• [Extract to read]:

= = = =

Search code examples
pythonkerasgradienttensorflow2.0gradienttape

Why the gradients are unconnected in the following function?


I am implementing a customer operation whose gradients must be calculated. The following is the function:

def difference(prod,box):
    result = tf.Variable(tf.zeros((prod.shape[0],box.shape[1]),dtype=tf.float16))
    for i in tf.range(0,prod.shape[0]):
        for j in tf.range(0,box.shape[1]):
            result[i,j].assign((tf.reduce_prod(box[:,j])-tf.reduce_prod(prod[i,:]))/tf.reduce_prod(box[:,j]))
    return result

I am unable to calculate the gradients with respect to box, the tape.gradient() is returning None, here is the code I have written for calculating gradients

prod = tf.constant([[3,4,5],[4,5,6],[1,3,3]],dtype=tf.float16)
box = tf.Variable([[4,5],[5,6],[5,7]],dtype=tf.float16)
with tf.GradientTape() as tape:
    tape.watch(box)
    loss = difference(prod,box)
    print(tape.gradient(loss,box))

I am not able to find the reason for unconnected gradients. Is the result variable causing it? Kindly suggest an alternative implementation.

= = = =

• [Records supplied]:
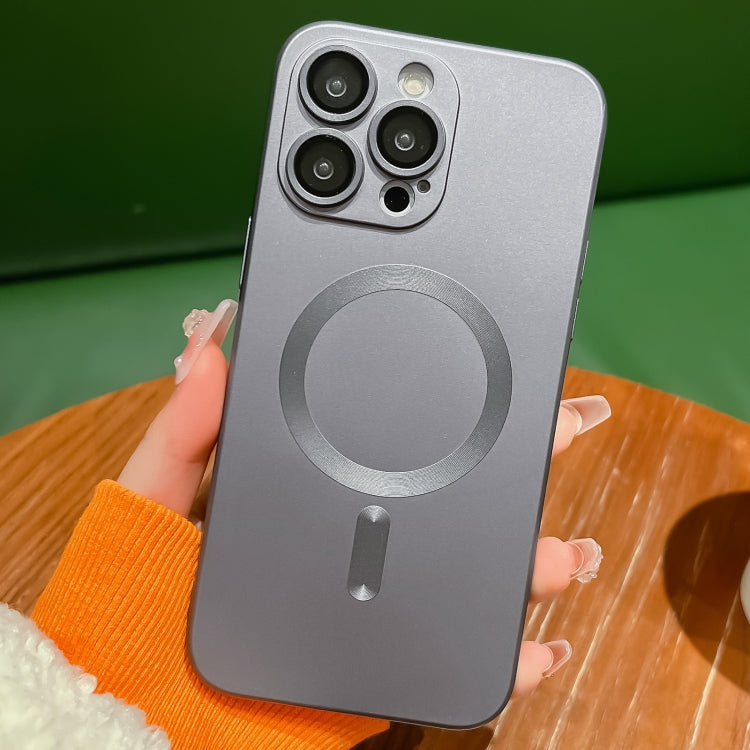 Metallic Paint Magsafe Liquid TPU Phone Case, For iPhone 15 Pro Max, For iPhone 15 Pro, For iPhone 15 Plus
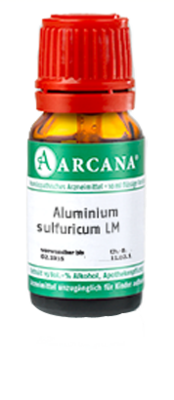 ALUMINIUM SULFURICUM LM 2 Dilution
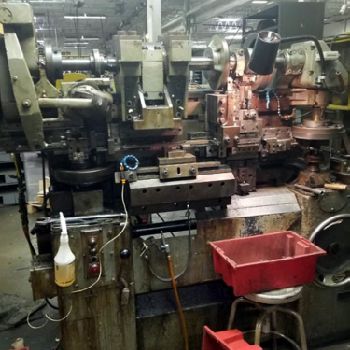 Torrington Model V-82 Verti Slide .207" Dia 40-200 Spm 230/460V 3Ph Fourslide (#17328); Torrington Model V-82 Verti Slide .207 Dia 40-200 Spm 230/460V 3Ph Fourslide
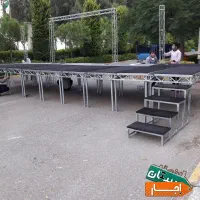 کرایه و نصب سیستم صوتی، استیج و اسپیس|خدمات پذیرایی، مراسم|تبریز, |دیوار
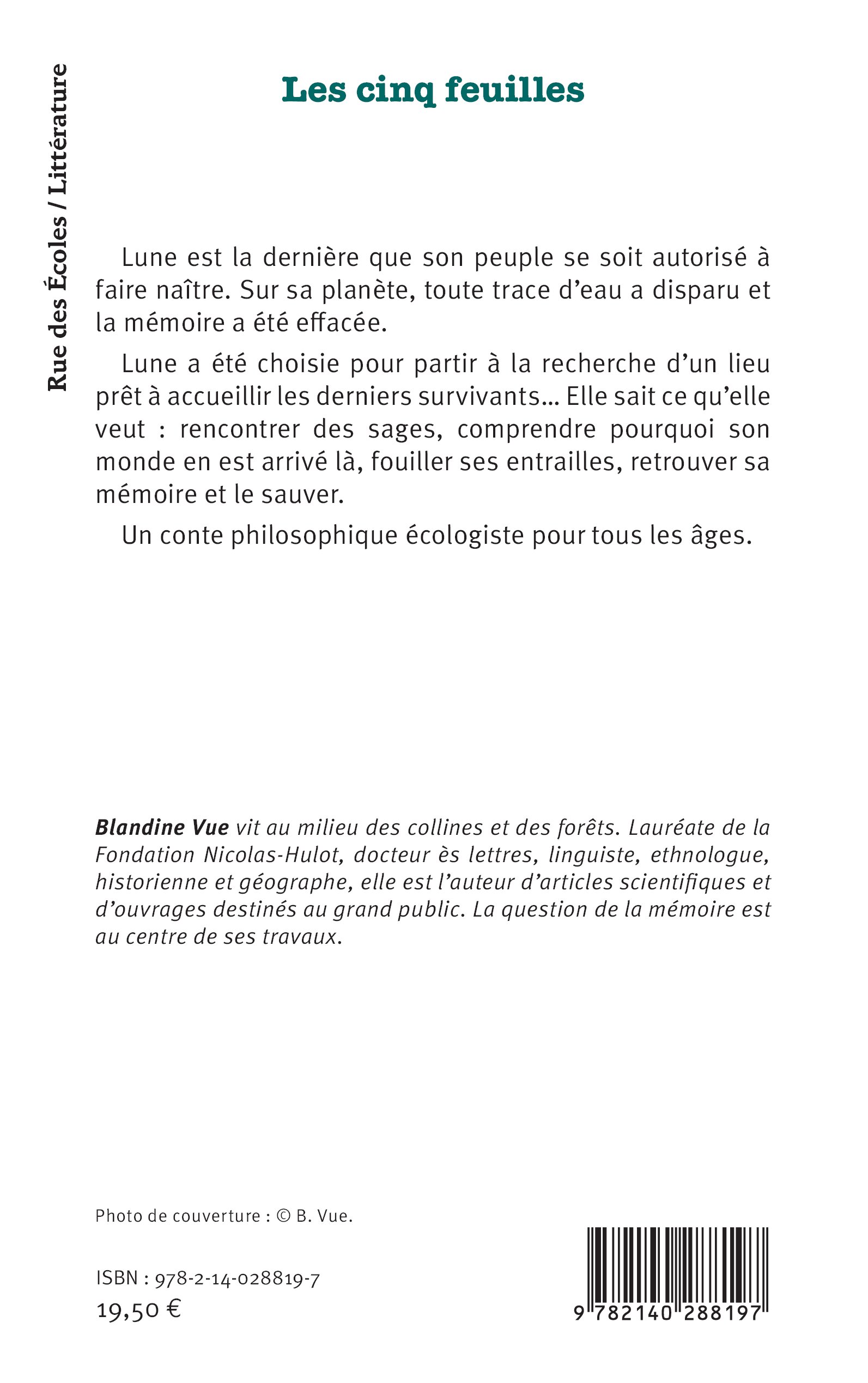 Image verso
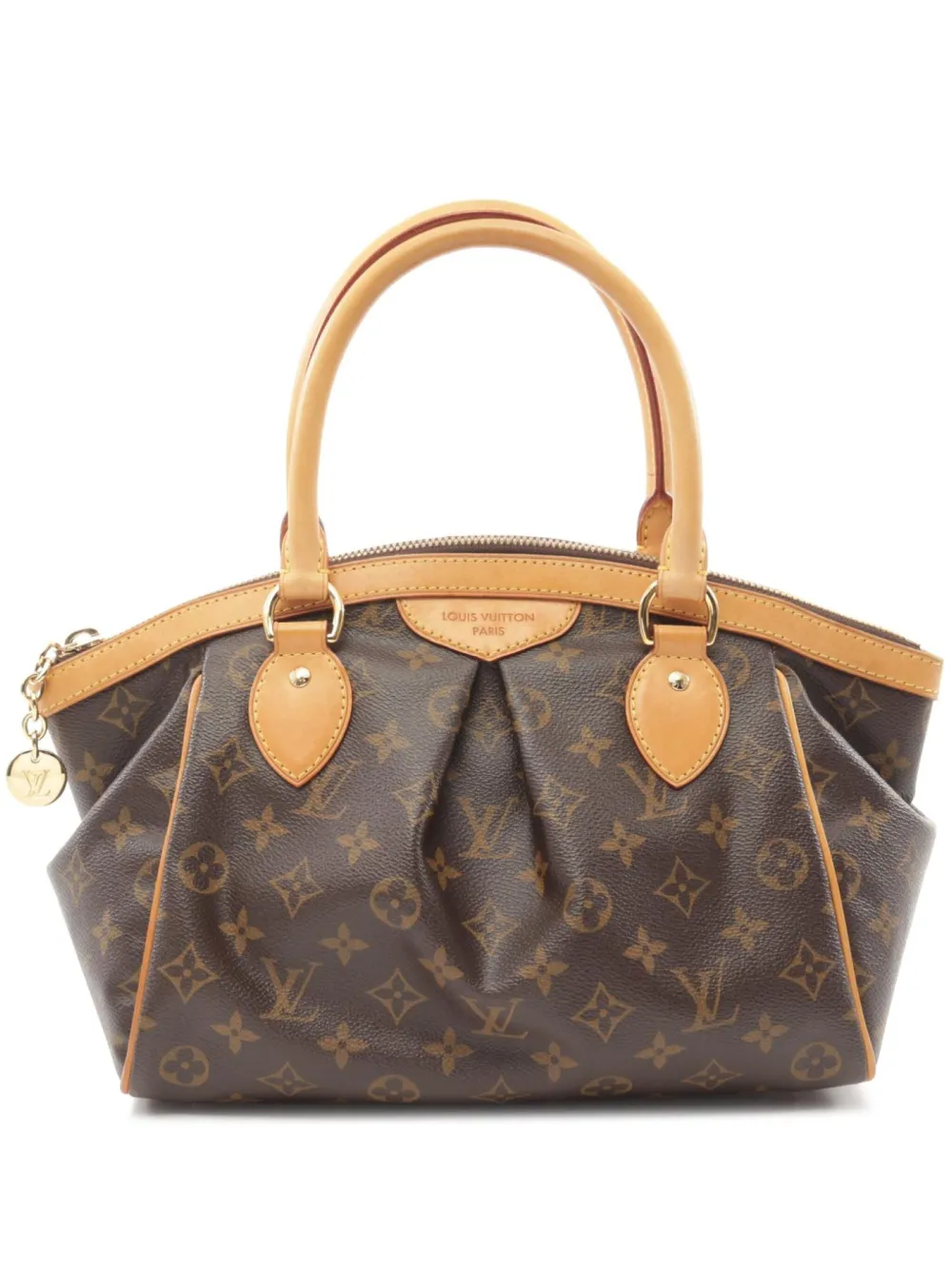 Louis Vuitton Pre-Owned 2008 ティヴォリ PM ショルダーバッグ - ブラウン Louis Vuitton Pre-Owned 2008 ティヴォリ PM ショルダーバッグ - ブラウン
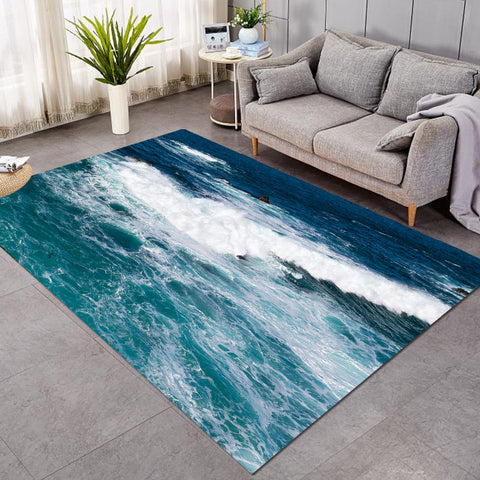 Ocean Floor Mat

= = = =

• [What you will do]:
1. Answer from the forum post about unconnected TensorFlow gradients:
(a) What is the name of the function the author implements?
(b) With respect to which input can the author not calculate the gradients?
(c) What does tape.gradient() return?
2. Carry on the forum post about unconnected TensorFlow gradients from its final sentence.

• [Expected results]:
1.
(a) difference
(b) box
(c) None

2.
Solution

  • Yes, in order to calculate gradients we need a set of (differentiable) operations on your variables.

    You should re-write difference as a function of the 2 input tensors. I think (though happy to confess I am not 100% sure!) that it is the use of 'assign' that makes the gradient tape fall over.

    Perhaps something like this:

    def difference(prod, box):
      box_red = tf.reduce_prod(box, axis=0)
      prod_red = tf.reduce_prod(prod, axis=1)
      return (tf.expand_dims(box_red, 0) - tf.expand_dims(prod_red, 1)) / tf.expand_dims(box_red, 0)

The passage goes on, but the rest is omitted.